—Pourquoi cela, madame? demanda maître Folgat.
—Pour m'y jeter bien vite, monsieur, pour y dérober à tous les yeux ma douleur et mes larmes...
Le jeune avocat secoua la tête.
—C'est ce que vous vous garderez de faire, madame, dit-il, si j'ai sur vos actions quelque influence...
Elle le regardait d'un air surpris.
—Je veux dire, insista-t-il, qu'il ne faut pas que vous paraissiez éviter les regards. Ce serait une faute immense, peut-être irréparable. Que penserait-on, si l'on vous voyait désolée et en pleurs? On penserait que vous êtes sûre de la culpabilité de votre fils, et ceux qui doutent encore ne douteraient plus. Il vous faut, du premier coup, conquérir l'opinion; car elle est souveraine, madame, dans les petits pays surtout, où chacun vit sous le contrôle immédiat du voisin. L'opinion s'impose à tous et, quoi qu'on dise, quoi qu'on fasse, elle poursuit les jurés jusque dans la salle de leurs délibérations...

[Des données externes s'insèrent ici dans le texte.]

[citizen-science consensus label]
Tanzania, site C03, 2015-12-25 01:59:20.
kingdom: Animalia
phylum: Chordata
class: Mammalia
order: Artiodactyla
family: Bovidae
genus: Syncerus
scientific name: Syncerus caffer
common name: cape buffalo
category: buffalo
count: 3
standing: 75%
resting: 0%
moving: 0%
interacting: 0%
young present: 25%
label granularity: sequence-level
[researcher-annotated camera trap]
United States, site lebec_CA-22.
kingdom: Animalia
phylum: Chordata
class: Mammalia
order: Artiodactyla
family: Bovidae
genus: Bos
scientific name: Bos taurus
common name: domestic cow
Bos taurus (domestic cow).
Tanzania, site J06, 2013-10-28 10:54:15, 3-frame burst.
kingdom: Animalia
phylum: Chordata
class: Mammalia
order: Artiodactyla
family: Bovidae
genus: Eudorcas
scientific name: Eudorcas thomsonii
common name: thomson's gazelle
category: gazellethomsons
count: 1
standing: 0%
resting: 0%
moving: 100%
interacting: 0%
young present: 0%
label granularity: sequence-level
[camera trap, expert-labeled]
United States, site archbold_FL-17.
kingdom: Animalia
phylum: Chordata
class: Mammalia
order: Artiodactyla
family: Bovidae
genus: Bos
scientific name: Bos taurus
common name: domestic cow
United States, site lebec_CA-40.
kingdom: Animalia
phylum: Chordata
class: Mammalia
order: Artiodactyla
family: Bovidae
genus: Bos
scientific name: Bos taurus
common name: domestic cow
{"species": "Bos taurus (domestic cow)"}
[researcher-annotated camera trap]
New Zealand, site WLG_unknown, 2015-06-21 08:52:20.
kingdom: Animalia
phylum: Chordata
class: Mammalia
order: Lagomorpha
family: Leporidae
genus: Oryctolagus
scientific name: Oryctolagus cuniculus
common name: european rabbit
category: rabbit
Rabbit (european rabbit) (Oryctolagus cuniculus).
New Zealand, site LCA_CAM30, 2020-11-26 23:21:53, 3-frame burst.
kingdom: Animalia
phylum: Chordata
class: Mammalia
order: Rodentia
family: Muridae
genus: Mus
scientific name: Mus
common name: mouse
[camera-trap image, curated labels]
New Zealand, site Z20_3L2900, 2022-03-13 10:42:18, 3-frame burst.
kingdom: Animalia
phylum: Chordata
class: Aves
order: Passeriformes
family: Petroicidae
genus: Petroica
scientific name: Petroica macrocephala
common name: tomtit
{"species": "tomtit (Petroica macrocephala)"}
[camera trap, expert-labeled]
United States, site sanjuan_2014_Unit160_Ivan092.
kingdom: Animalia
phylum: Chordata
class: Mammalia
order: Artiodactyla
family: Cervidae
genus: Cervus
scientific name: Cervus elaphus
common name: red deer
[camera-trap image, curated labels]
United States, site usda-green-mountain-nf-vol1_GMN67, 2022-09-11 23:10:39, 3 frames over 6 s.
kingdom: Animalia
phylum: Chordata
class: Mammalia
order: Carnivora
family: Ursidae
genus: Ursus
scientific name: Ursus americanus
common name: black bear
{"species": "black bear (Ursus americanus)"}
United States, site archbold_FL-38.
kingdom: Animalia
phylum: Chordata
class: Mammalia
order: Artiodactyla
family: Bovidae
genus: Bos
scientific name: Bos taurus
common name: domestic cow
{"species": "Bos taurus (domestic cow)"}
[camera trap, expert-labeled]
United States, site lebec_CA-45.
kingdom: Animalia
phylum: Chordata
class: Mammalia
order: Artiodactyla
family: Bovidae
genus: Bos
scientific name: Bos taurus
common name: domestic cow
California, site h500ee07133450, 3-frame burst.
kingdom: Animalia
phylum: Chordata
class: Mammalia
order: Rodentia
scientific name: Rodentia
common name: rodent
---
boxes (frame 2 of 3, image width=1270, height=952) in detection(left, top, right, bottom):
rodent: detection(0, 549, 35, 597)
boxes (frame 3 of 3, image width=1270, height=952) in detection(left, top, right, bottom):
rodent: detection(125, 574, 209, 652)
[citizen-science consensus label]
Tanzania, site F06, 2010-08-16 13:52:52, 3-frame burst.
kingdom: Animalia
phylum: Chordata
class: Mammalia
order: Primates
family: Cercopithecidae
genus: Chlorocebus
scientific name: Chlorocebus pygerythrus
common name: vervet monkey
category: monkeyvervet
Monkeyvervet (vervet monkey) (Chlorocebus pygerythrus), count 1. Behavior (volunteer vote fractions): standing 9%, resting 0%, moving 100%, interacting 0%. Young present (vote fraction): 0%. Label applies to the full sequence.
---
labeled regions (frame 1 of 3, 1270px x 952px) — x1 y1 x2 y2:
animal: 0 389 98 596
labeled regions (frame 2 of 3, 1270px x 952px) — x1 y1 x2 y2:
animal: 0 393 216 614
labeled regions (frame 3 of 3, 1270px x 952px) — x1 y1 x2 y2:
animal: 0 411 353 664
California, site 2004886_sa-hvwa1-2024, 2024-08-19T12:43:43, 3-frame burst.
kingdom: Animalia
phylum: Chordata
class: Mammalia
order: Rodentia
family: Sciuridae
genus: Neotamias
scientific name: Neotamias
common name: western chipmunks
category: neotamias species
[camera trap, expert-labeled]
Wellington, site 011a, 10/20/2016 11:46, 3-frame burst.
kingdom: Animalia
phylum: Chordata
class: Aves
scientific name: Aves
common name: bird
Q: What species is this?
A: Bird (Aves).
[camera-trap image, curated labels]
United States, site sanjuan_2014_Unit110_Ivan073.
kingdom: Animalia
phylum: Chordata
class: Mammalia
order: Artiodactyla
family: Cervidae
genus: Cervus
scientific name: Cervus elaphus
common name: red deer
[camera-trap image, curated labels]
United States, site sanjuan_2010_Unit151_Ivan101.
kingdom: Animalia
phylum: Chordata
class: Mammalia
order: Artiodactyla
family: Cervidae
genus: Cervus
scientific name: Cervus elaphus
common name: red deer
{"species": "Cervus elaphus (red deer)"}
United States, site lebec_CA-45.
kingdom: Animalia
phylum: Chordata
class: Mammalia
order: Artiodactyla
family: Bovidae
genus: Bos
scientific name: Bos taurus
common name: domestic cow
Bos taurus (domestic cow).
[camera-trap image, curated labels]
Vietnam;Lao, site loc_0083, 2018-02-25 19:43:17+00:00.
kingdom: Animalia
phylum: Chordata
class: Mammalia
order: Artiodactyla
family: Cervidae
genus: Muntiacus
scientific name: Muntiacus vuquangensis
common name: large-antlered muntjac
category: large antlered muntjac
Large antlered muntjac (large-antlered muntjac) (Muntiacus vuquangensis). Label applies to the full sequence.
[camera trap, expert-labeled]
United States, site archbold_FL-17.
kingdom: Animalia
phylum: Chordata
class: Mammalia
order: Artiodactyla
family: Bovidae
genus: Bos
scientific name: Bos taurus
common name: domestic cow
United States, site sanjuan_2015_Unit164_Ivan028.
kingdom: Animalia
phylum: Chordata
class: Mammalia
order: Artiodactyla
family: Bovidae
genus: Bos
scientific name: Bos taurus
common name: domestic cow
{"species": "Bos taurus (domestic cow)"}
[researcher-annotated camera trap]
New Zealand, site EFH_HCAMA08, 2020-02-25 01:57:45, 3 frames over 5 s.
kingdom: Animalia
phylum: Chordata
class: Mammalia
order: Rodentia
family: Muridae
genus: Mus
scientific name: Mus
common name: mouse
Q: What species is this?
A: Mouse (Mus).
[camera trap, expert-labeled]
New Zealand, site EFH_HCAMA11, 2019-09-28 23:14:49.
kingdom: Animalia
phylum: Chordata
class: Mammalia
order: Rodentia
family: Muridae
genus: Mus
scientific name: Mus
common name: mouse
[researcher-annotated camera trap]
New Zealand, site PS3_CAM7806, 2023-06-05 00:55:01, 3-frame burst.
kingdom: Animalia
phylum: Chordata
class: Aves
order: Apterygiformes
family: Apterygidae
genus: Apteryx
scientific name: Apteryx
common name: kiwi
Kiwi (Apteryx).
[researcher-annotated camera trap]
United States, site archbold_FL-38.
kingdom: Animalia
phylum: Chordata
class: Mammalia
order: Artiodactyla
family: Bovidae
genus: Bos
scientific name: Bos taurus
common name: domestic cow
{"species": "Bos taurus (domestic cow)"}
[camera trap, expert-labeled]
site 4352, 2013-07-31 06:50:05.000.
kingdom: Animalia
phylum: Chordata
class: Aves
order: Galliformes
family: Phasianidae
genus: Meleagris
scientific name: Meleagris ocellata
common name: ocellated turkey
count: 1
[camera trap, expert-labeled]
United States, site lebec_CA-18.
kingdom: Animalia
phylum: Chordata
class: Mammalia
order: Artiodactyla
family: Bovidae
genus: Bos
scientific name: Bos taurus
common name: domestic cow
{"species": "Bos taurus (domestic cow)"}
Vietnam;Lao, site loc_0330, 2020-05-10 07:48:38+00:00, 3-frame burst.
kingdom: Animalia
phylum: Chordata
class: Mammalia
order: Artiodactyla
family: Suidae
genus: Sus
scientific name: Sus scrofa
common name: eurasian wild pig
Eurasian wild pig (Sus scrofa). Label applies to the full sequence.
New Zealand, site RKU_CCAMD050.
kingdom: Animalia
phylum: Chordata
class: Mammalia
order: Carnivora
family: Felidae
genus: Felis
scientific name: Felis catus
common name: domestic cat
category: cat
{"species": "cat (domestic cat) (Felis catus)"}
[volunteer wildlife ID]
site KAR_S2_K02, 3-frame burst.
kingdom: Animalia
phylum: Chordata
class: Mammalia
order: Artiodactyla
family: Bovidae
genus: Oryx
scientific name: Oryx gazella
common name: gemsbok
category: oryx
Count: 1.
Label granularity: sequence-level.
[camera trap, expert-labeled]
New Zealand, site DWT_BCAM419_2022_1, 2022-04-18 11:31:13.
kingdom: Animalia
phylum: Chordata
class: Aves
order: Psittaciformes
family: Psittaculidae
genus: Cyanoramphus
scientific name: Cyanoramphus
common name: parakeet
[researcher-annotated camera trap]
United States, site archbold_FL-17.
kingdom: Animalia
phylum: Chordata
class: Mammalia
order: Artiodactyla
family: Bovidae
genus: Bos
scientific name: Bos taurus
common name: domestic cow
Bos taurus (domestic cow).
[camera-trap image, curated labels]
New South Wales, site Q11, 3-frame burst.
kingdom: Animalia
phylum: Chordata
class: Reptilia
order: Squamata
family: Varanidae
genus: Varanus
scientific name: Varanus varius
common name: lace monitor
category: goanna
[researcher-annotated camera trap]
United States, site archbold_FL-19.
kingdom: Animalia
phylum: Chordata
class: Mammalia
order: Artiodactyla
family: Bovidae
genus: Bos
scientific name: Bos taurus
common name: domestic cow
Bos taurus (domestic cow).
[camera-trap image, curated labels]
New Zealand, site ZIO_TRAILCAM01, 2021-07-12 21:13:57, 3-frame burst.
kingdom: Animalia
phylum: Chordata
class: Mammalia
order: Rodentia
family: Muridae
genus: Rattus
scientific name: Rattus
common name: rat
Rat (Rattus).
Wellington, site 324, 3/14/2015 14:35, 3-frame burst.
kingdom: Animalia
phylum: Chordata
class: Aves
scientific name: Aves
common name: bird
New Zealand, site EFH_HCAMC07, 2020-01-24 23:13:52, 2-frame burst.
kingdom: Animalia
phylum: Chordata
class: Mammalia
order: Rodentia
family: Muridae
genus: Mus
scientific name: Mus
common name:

—C'est vrai, murmurait la marquise, ce n'est que trop vrai...
—Donc, madame, au nom des intérêts les plus sacrés, faites appel à toute votre énergie, refoulez au plus profond de votre âme vos maternelles angoisses, séchez vos larmes et montrez à tous une confiance superbe. Que chacun, en vous apercevant, se dise: non, une mère n'est pas ainsi quand son fils est coupable.
Mme de Boiscoran se redressa.
—Vous avez raison, monsieur, dit-elle, et je vous remercie. Oui, c'est à moi de frapper l'opinion, et autant je souhaitais trouver la gare déserte, autant je désire maintenant qu'elle soit pleine de monde. Je vous ferai voir ce que peut une femme que soutient la pensée de son fils.